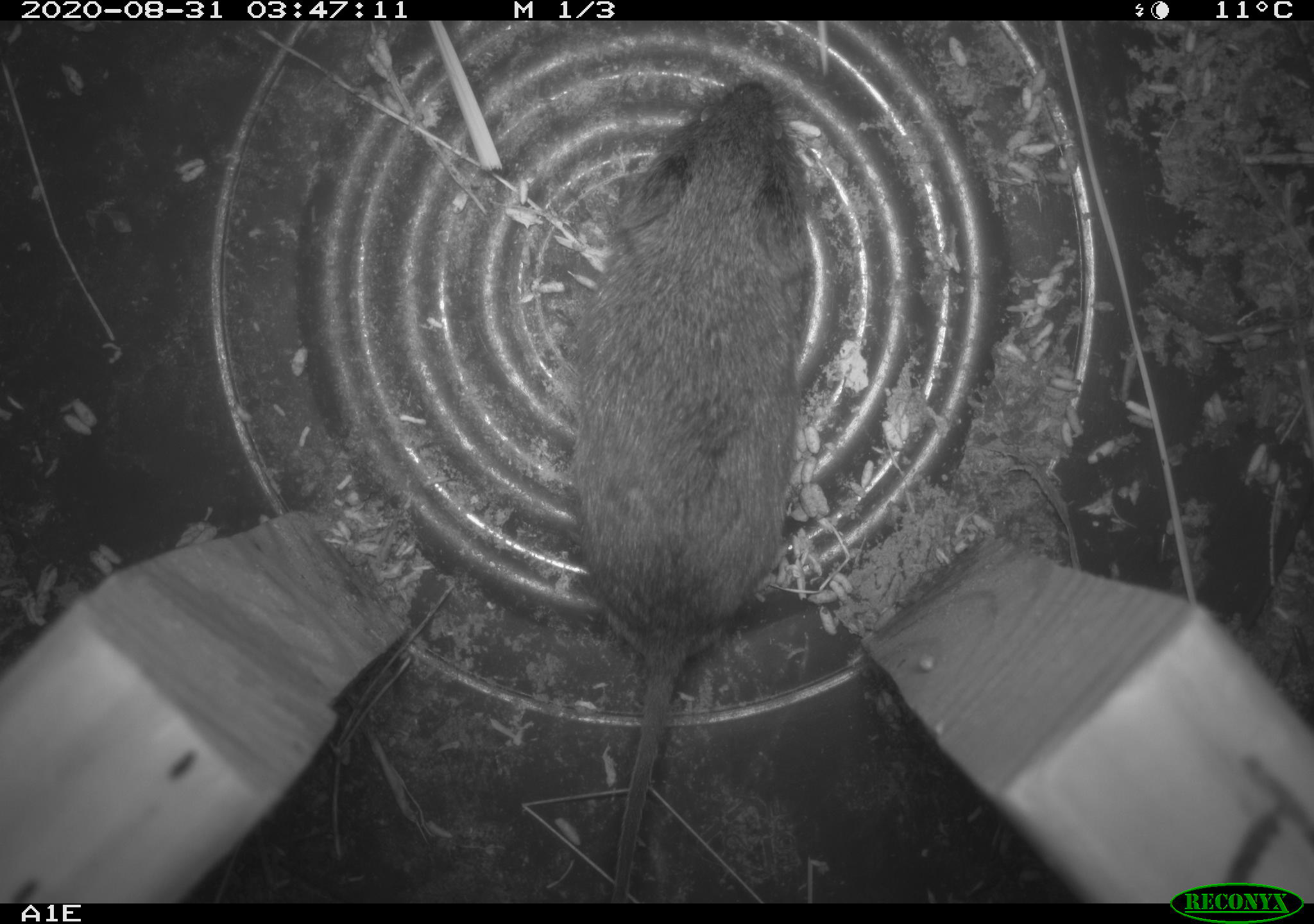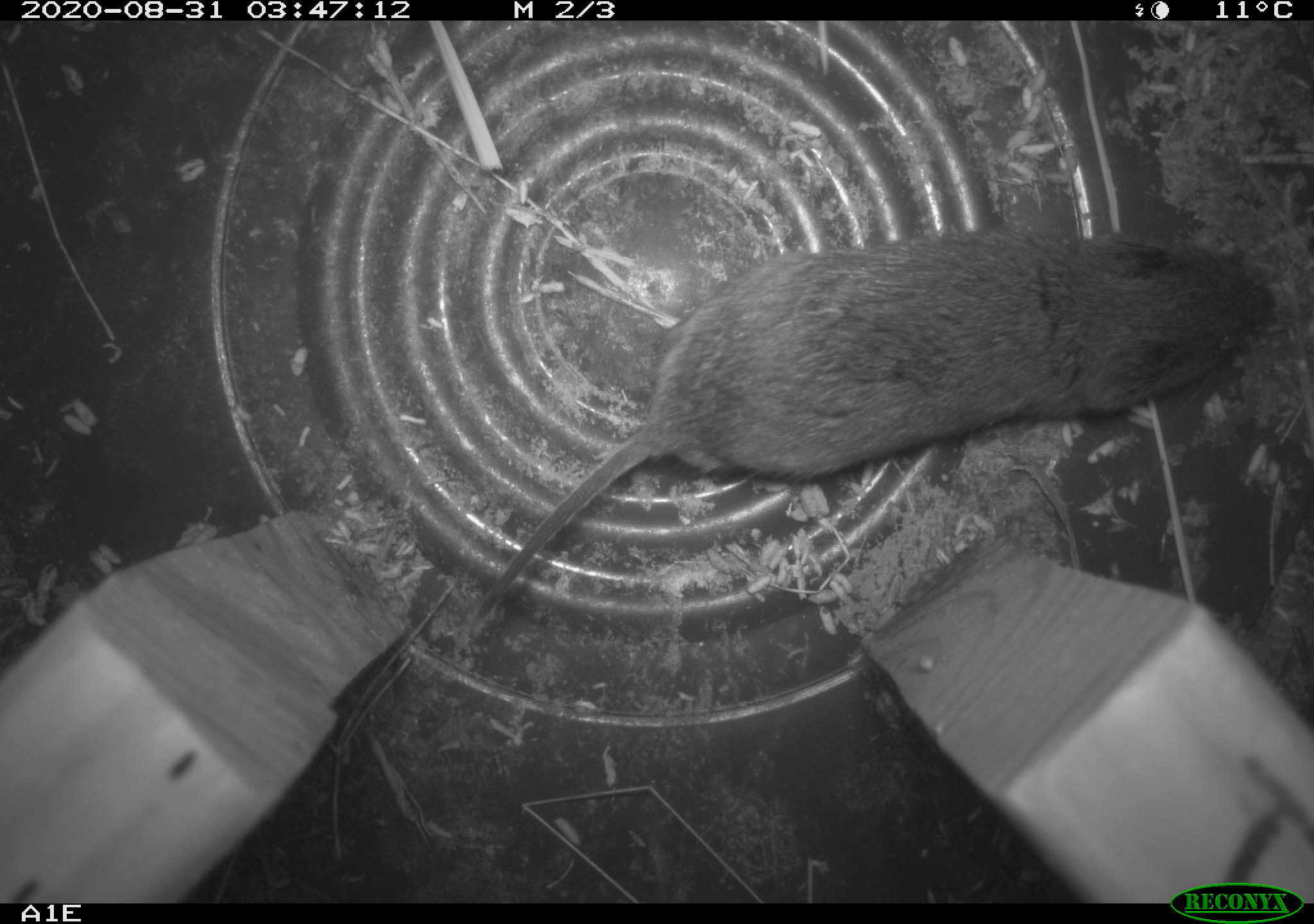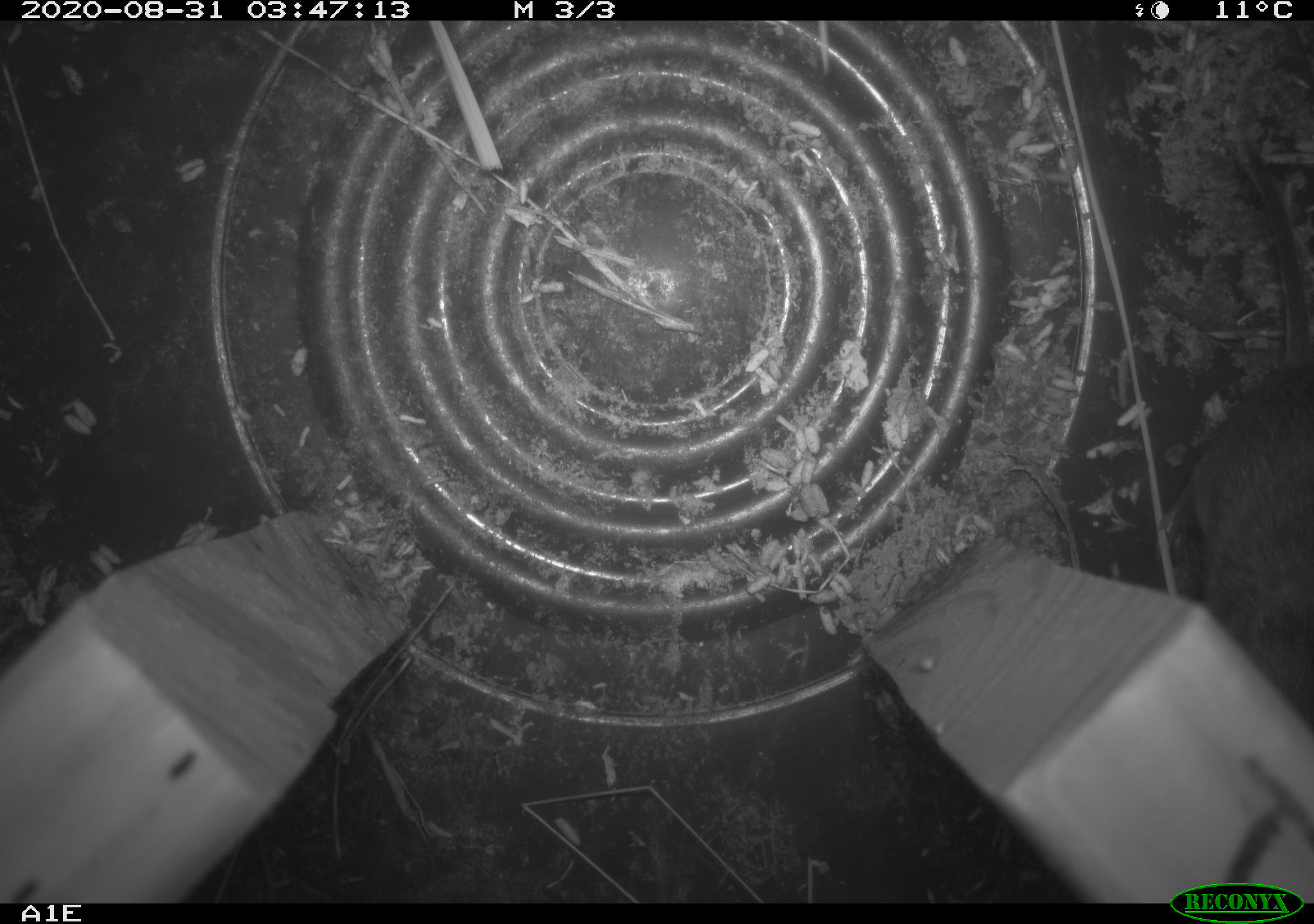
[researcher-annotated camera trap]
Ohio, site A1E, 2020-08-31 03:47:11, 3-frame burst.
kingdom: Animalia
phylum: Chordata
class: Mammalia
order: Rodentia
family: Cricetidae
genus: Microtus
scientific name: Microtus pennsylvanicus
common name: meadow vole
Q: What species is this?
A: Meadow vole (Microtus pennsylvanicus).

=-=-=-=-=

Transcribe all of the records above exactly; no image should appear in what you write.

[researcher-annotated camera trap]
Ohio, site A1E, 2020-08-31 03:47:11, 3-frame burst.
kingdom: Animalia
phylum: Chordata
class: Mammalia
order: Rodentia
family: Cricetidae
genus: Microtus
scientific name: Microtus pennsylvanicus
common name: meadow vole
Q: What species is this?
A: Meadow vole (Microtus pennsylvanicus).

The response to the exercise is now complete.